Shannon Cummings
Always out of step with orthodoxy

Moral Failure: Australia’s Antisemitism Crisis

Every civilisation tells itself stories about who it is.

Australia’s story is one of mate ship, moral clarity, and standing with the underdog. Of Anzacs on foreign shores. Of “never again.” Of being the lucky country firm in values, fair in judgement, and unwilling to bend to tyranny.

But stories have endings. And ours is being written in real time.

When synagogues are firebombed and Jewish cafés attacked, Australia does not leap to its feet. It clears its throat. It consults polling. It mutters something about “all communities.” Then it returns to its latte, convinced that silence is not cowardice, but sophistication.

This is not the Australia of memory. It is the Australia of managed decline where antisemitism is not confronted, but administrated.

Where Jewish Australians are told to “remain calm,” while their attackers remain free.

- _Dataset excerpts_
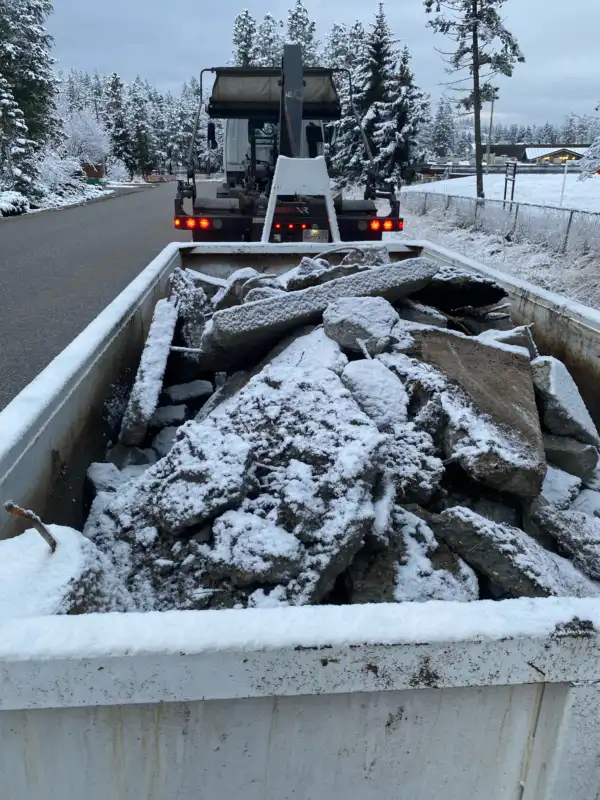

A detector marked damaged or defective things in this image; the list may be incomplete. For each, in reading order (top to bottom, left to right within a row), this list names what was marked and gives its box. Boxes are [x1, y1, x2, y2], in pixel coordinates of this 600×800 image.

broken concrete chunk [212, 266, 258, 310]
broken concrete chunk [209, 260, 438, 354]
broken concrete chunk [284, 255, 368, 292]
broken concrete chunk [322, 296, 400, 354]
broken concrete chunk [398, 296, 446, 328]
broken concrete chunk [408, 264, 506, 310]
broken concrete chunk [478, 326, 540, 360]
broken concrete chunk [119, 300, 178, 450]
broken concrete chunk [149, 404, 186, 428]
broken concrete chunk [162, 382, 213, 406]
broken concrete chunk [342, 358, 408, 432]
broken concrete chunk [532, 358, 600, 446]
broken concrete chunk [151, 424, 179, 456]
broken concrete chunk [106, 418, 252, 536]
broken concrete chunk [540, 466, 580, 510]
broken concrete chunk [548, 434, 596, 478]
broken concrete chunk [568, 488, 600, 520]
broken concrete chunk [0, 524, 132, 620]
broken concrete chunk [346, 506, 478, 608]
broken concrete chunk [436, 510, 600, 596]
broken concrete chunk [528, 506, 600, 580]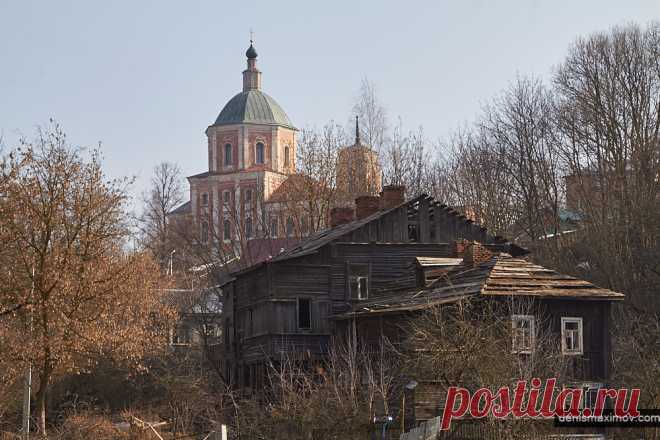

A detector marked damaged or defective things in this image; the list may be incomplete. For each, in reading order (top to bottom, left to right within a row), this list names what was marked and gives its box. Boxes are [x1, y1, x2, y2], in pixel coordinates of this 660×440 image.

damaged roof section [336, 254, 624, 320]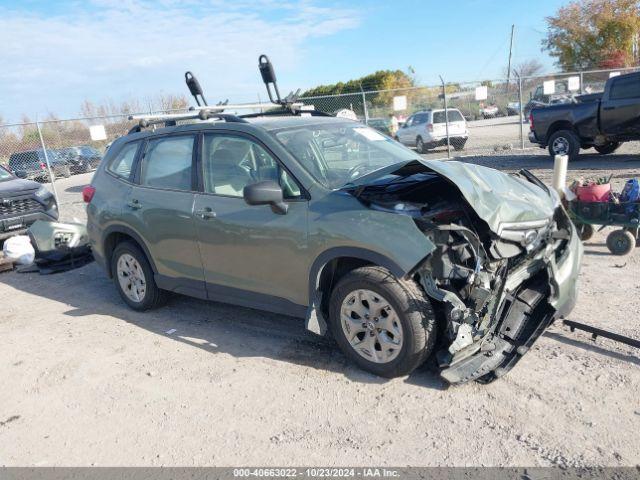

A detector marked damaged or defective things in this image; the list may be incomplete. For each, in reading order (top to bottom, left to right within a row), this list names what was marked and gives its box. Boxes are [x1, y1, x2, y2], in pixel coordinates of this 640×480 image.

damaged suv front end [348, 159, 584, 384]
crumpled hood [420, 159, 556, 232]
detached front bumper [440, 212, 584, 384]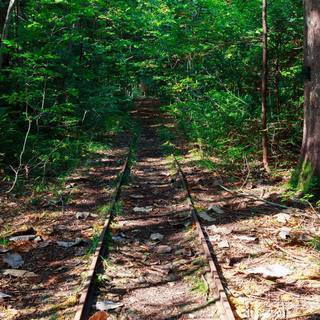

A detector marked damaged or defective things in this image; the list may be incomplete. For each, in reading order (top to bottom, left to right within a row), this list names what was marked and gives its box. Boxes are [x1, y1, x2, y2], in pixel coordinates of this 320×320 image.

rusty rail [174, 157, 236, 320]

* * *

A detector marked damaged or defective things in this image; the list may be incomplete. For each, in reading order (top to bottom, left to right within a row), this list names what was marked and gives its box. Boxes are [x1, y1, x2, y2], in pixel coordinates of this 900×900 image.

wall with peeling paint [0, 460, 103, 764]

- _What the exercise asks_
Write the next part of the essay on Australia's response to antisemitism, continuing after its final sentence. The rows play no part in what comes next.

- _The answer_
Where leadership is measured not in resolve, but in how carefully one avoids saying anything at all.

This is the point, Australia has not simply forgotten who it is.

But its Leaders are embarrassed by who it used to be.

A synagogue in Melbourne, firebombed.

A Jewish restaurant mobbed by men chanting for death.

Jewish Australians, citizens in every legal and moral sense, told to be calm. To wait. To understand.

Understand what, exactly?

That their safety is conditional?

That antisemitism, so long as it is dressed in Palestinian colours, now comes with a diplomatic pass and a complimentary membership to the Cottesloe Tennis Club?

Because that is precisely the message being sent.

That violence is regrettable, but negotiable. That Jewish life is precious, but ultimately optional.

That if you attack a synagogue with the right slogans, you might just get a segment on the ABC about your “lived experience.”

This is not compassion.

It is the fetishisation of victimhood at the expense of the actual victims.

But this is Australia. Isn’t it?

Let’s not pretend we don’t see the pattern.

The same leaders who condemn Islamophobia with full-throated indignation become monks of nuance when it comes to antisemitism.

Suddenly, we must “consider the context.”

Suddenly, they are “deeply concerned, on all sides.”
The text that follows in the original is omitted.